October 2022 E-News: Now is the Time to Reshore from China
As 1H 2022 data demonstrated, reshoring is on a tear. The U.S. is now in a unique position to maintain momentum, rebuild our industrial base and bring more production back from offshore. Imports from China are especially vulnerable. The process is a complex one that requires action by many players. Below are tailwinds and headwinds that will determine continued progress.
A New Era of Industrial Policy Kicks Off with Signing of the Chips Act “Dani Rodrik, a professor of international political economy at Harvard University, called the law historically significant ‘because it is a sign that we have moved well beyond market fundamentalism and because it shows there is now bipartisan support for industrial policies.’” The Reshoring Initiative (RI) supports the Chips Act. However, the country needs a comprehensive industrial policy to make the U.S. competitive in a broad range of products/industries.
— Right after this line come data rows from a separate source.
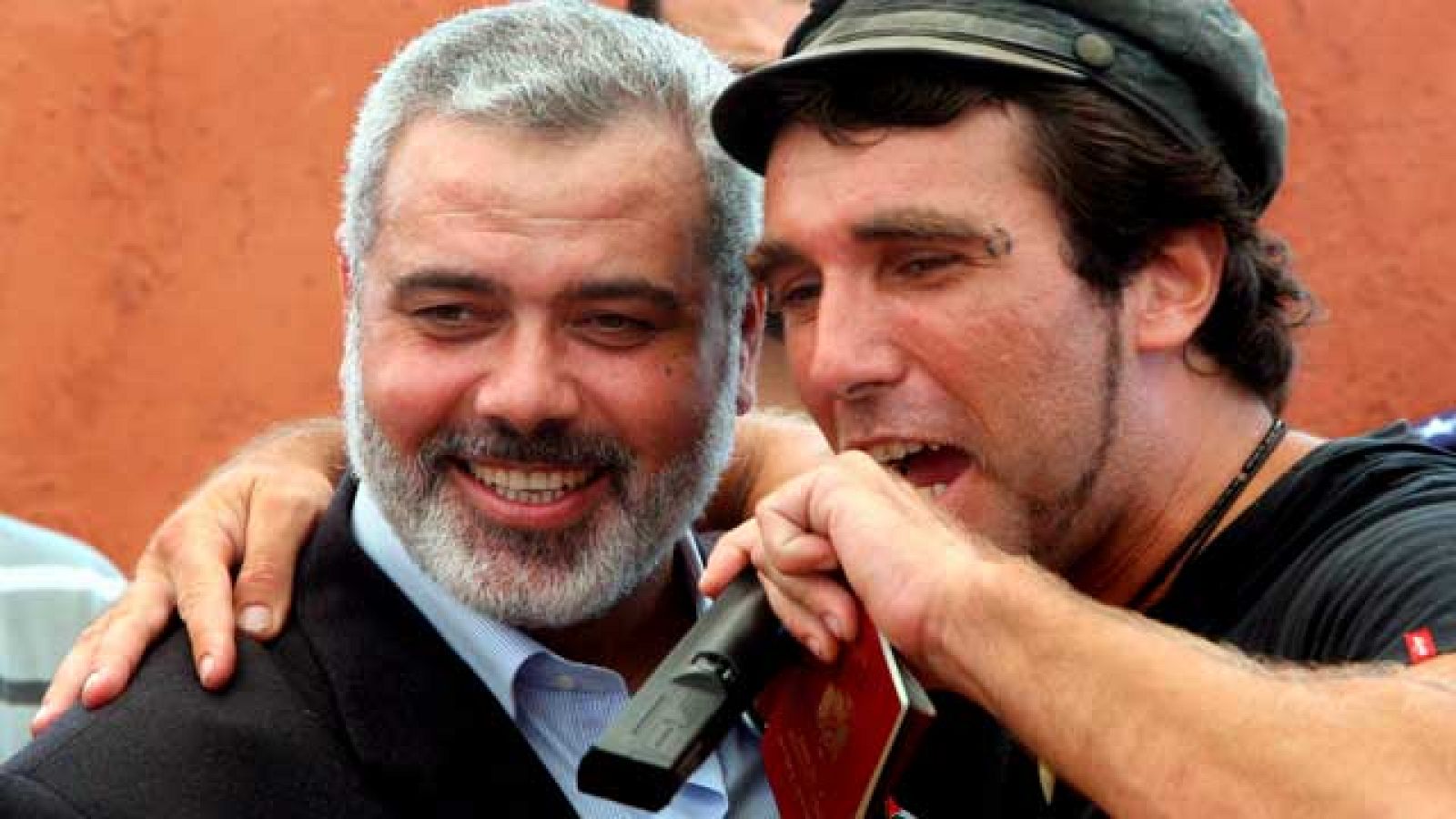 Aparece muerto el cooperante italiano secuentrado en Gaza.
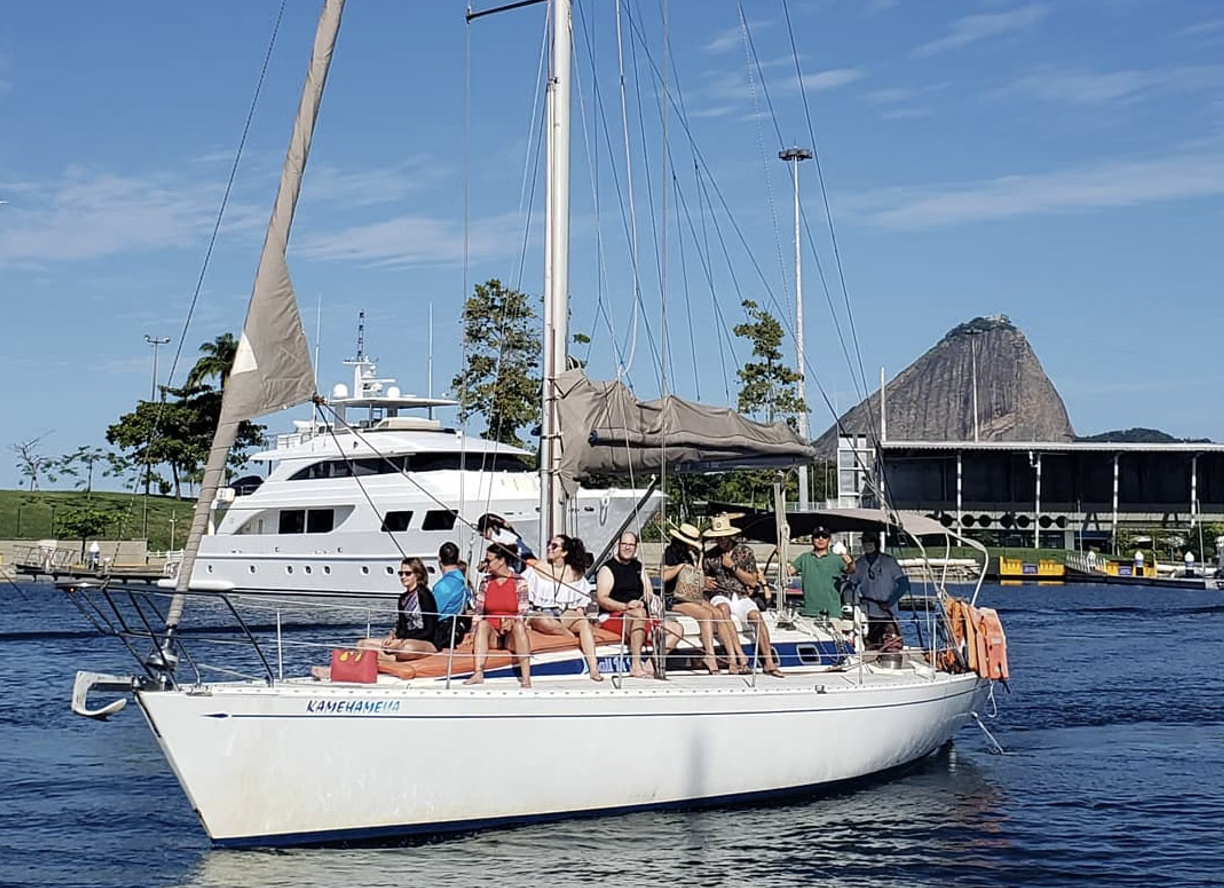 Morning Sailing Experience in Rio (3 Hours) gallery 5
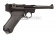 Пистолет WE P08 4" Luger GGBB BK (DC-GP401) [2] фото 2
Delivering the U.S. Manufacturing Renaissance McKinsey:The stage is set for a manufacturing resurgence in the United States. $4.6 trillion of exports could shift to regional sources worldwide by 2030. Exhibit 4 analyzes industries by the magnitude and feasibility of shifting. Can the country’s producers make it happen? Harry will be presenting at McKinsey’s related Global Industries Leadership Summit in Chicago on Nov. 17.
POLL: Building American Manufacturing Resilience “CEOs Are Investing In Talent & Technology While Also Reshoring & Nearshoring Their Manufacturing Operations.” A new Xometry Poll with Forbes and Zogby reveals nearly two-thirds (64 percent) of the CEOs say they are currently reshoring or nearshoring their operations, or planning to.
Free Markets Don't Buy Peace The U.S. trade deficit is partially due to the preferential treatment we have given to other countries to encourage their development as democratic nations, thus achieving world peace. This theory has not worked. For example, China continues to enjoy Most Favored Nation status despite its increasingly authoritarian behavior. Russia’s status was revoked in 2022.
Additionally, the USD was 25% overvalued as of Dec. 31, 2021, and has surged another 17% YTD, resulting in a 46% overvaluation. The simplest way to accelerate imports is to reduce the value of the USD using the Market Access Charge.
The Long March Out of China
China is still incredibly competitive in the short run. However, further evidence of increasing risk with China comes to light daily. Basically, everything happening with the country signals red flags for companies sourcing production there. It is not easy to shift production, especially complex electronic assemblies, out of China, but it is better to start the process sooner than later. Reviewing the developments and implications of the risks addressed below is key to making timely sourcing and siting decisions.
Apple’s Tech Supply Chain Shows Difficulty of Dumping China “Covid Zero, deteriorating US-Sino relations pressure US firms. Chips are in the crosshairs as Taiwan-China tensions increase…. Bloomberg Intelligence estimates it would take about eight years to move just 10% of Apple’s production capacity out of China” For all U.S. companies, it is time to start moving now!
China’s dim prospects turn disastrous “China’s debt is expected to reach the equivalent of 275% of its GDP due to massive borrowing and economic slowdown.” If the housing bubble bursts, the subsequent economic melt-down will temporarily be bad news for the global economy. China’s manufacturing costs will come down, but China will still not be cheaper than Mexico or Vietnam. The Chinese economy will flatten or decline. Economic and political instability will lead foreign companies to decide that China is no longer such an attractive market and will shift elsewhere, including to the U.S., Canada and Mexico.